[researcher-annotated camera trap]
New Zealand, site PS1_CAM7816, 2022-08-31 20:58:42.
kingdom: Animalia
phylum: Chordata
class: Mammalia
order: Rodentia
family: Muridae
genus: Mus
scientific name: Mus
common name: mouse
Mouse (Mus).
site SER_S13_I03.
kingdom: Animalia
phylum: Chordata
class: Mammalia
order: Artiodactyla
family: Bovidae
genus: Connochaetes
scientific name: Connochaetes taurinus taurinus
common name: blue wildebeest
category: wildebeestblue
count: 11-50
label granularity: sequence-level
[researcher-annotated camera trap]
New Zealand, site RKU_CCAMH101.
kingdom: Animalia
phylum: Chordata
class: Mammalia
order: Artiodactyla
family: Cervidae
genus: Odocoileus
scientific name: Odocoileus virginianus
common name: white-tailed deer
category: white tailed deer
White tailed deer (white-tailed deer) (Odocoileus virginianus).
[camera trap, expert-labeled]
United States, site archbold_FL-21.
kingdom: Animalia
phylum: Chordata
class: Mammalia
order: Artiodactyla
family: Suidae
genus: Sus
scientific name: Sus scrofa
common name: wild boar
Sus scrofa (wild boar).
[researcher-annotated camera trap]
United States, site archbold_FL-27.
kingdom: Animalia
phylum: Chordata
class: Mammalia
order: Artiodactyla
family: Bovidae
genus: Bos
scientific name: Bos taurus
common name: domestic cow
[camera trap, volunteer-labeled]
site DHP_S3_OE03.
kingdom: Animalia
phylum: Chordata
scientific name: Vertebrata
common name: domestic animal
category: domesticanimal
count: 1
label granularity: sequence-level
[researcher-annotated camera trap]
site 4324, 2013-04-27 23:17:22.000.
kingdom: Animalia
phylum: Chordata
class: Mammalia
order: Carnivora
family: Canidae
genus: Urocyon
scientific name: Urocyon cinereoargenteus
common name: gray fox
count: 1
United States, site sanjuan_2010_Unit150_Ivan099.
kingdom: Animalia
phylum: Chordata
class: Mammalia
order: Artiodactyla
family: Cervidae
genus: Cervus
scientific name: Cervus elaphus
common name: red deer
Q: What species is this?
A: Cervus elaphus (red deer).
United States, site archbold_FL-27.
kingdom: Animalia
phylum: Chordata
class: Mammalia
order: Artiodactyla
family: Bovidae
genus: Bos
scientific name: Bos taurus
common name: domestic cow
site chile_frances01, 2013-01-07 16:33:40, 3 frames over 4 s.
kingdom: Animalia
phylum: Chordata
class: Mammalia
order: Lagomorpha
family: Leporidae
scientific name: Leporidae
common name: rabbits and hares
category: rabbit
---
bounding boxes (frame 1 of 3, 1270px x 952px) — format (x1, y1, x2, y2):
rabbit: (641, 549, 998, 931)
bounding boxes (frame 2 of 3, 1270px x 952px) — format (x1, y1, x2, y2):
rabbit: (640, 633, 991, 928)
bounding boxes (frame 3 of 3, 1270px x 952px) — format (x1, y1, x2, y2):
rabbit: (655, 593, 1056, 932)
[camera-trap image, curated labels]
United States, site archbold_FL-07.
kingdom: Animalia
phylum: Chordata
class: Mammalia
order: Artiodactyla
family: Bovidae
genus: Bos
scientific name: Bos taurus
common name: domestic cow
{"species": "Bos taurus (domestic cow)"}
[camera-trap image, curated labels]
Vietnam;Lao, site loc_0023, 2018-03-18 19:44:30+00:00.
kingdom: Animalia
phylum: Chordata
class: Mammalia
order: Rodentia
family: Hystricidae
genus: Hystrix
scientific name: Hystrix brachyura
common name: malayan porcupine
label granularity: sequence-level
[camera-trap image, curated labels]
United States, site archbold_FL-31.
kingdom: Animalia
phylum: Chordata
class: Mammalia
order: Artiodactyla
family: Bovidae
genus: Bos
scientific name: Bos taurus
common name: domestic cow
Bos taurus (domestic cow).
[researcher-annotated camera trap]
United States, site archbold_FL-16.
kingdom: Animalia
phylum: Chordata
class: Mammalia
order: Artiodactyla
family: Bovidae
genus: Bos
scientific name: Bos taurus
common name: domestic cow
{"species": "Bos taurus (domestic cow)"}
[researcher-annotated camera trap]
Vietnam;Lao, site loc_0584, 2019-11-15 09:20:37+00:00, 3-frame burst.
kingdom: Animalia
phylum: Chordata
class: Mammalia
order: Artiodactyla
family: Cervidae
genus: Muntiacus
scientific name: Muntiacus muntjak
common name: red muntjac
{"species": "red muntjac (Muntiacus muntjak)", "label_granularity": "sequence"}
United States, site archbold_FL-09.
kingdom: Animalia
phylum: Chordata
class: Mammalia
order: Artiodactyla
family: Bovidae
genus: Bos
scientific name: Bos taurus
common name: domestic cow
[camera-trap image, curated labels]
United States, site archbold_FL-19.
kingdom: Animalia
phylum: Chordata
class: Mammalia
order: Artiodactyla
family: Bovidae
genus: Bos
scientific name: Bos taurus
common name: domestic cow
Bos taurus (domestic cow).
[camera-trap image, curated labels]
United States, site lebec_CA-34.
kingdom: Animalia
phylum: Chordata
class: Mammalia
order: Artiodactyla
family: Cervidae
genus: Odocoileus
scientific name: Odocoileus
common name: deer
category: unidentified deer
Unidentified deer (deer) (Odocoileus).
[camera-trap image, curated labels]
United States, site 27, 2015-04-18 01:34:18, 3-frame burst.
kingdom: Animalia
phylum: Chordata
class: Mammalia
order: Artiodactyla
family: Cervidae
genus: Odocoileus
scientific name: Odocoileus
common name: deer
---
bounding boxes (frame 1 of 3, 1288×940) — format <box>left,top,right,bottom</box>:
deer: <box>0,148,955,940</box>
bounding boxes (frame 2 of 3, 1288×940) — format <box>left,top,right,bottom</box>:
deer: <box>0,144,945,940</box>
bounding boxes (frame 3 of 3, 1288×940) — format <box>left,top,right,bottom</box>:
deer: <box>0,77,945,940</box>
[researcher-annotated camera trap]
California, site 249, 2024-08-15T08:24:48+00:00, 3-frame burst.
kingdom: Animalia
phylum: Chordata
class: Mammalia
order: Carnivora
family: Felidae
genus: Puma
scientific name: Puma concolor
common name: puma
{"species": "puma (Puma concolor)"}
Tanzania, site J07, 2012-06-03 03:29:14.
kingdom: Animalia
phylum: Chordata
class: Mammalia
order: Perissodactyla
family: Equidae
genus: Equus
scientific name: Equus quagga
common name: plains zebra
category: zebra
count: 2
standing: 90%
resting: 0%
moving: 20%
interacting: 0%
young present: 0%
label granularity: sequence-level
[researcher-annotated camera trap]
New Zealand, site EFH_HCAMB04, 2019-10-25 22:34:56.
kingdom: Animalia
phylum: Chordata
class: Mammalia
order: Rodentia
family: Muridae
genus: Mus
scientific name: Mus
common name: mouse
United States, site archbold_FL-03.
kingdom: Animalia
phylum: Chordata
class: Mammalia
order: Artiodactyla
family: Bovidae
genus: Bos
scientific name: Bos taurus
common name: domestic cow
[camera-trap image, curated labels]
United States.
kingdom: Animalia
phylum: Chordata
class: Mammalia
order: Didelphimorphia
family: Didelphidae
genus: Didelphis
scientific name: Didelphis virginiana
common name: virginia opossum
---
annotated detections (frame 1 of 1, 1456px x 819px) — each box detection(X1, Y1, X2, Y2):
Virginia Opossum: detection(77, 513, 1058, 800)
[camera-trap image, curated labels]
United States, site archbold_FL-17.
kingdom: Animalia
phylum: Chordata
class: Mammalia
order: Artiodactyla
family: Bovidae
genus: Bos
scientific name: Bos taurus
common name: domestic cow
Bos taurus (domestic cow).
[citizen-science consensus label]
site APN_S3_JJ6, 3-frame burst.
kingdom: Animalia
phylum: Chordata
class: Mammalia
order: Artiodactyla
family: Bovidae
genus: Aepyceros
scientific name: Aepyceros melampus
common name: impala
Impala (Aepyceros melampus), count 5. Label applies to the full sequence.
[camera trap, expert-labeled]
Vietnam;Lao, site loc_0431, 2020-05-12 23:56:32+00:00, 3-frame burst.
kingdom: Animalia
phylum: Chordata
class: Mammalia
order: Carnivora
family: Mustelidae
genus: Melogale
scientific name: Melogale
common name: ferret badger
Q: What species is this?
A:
# # #
Problem requirements:
In the listing above, find the line containing "United States, site archbold_FL-17." and the line containing "scientific name: Melogale", then quote both, plus every line between them, exactly as written.

Solution to this exercise:
United States, site archbold_FL-17.
kingdom: Animalia
phylum: Chordata
class: Mammalia
order: Artiodactyla
family: Bovidae
genus: Bos
scientific name: Bos taurus
common name: domestic cow
Bos taurus (domestic cow).
[citizen-science consensus label]
site APN_S3_JJ6, 3-frame burst.
kingdom: Animalia
phylum: Chordata
class: Mammalia
order: Artiodactyla
family: Bovidae
genus: Aepyceros
scientific name: Aepyceros melampus
common name: impala
Impala (Aepyceros melampus), count 5. Label applies to the full sequence.
[camera trap, expert-labeled]
Vietnam;Lao, site loc_0431, 2020-05-12 23:56:32+00:00, 3-frame burst.
kingdom: Animalia
phylum: Chordata
class: Mammalia
order: Carnivora
family: Mustelidae
genus: Melogale
scientific name: Melogale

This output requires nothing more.